OFFENCES-SEXUAL INTERFERENCE-PROVING THE DATE OF THE OFFENCE

R. v. EGC, 2023 MBCA 74, SEPTEMBER 1, 2023.

FACTS:  The accused was convicted of the offence of sexual interference.  The information alleged that the offence took place on May 6, 2019.  The trial judge found that the sexual touching occurred in July or August of 2019.  The accused appealed from conviction, arguing that the discrepancy as to when the offence took place rendered the guilty verdict unreasonable.

HELD:  The appeal was dismissed.  The Manitoba Court of Appeal concluded as follows (at paragraphs 11 to 13):

Apart from whether C.C. was under age 16 in relation to the sexual interference count (which was not in dispute), the timing of the sexual touching was neither an essential element nor crucial to the defence, such that any variation between the Information and the evidence could be addressed by an amendment of the Information pursuant to section 601(4.1) of the Code to conform to the evidence (see R v Storheim (SKW), 2015 MBCA 14 at para 32).

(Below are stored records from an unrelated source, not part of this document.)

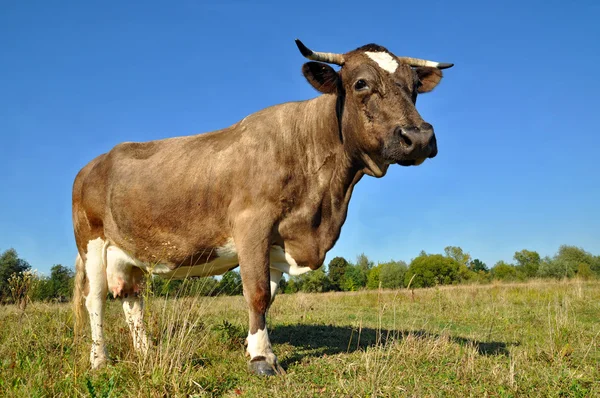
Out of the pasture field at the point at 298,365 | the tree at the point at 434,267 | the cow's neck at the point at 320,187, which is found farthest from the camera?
the tree at the point at 434,267

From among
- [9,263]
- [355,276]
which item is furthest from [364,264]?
[9,263]

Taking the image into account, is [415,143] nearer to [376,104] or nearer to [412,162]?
[412,162]

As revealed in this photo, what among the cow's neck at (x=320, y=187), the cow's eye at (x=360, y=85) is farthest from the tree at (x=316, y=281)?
the cow's eye at (x=360, y=85)

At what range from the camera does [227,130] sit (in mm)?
6133

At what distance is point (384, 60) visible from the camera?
520 cm

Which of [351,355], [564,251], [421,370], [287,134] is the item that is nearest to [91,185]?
[287,134]

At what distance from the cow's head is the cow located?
0.5 inches

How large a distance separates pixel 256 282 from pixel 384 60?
2.95 metres

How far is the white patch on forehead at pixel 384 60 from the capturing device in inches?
201

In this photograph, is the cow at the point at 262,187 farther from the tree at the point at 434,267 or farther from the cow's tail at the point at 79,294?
the tree at the point at 434,267

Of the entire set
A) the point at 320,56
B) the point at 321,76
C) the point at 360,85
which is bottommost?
the point at 360,85

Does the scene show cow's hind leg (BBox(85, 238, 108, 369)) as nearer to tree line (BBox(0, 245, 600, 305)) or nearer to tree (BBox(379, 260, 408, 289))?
tree line (BBox(0, 245, 600, 305))

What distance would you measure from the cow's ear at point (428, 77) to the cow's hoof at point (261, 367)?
4018mm

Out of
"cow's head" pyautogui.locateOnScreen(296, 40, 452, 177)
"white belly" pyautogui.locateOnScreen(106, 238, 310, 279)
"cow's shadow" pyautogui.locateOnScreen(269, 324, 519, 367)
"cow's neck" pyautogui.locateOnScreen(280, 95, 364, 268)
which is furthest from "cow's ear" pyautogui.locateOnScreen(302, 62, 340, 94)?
"cow's shadow" pyautogui.locateOnScreen(269, 324, 519, 367)
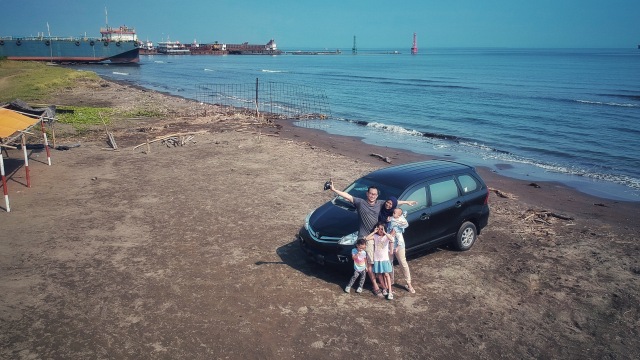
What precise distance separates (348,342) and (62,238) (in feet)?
25.0

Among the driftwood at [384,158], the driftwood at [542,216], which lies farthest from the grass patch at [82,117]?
the driftwood at [542,216]

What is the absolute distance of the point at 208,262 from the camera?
372 inches

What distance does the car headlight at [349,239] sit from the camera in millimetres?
8472

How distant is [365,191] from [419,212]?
1.25 m

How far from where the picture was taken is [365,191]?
9.72 meters

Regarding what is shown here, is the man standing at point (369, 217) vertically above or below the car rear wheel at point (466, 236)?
above

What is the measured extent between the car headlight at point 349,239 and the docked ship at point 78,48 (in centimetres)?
10519

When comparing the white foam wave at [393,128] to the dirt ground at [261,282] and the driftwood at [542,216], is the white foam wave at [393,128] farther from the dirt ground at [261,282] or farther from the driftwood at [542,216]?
the driftwood at [542,216]

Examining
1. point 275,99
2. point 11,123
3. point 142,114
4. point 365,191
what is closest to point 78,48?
point 275,99

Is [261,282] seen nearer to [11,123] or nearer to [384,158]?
[11,123]

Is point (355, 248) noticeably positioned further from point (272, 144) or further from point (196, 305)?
point (272, 144)

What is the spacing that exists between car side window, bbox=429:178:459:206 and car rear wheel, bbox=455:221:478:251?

Additionally, as was noted in R v P (MB), [1994] 1 SCR 555, in a case involving a sexual offence against a child, “absolute precision with respect to the timing of an alleged offence will often be unrealistic and unnecessary” (at p 567).

Here, the trial judge displayed appropriate sensitivity to assessing childhood perceptions of C.C. to peripheral matters such as time or location.  Given that the time parameters of the sexual touching were established by other evidence at the trial—from the accused’s evidence as to when he lived at the residence in question and when C.C. visited, which the trial judge accepted—the verdicts were reasonable (see R v SD, 2011 SCC 14; and Storheim at paras 30-31).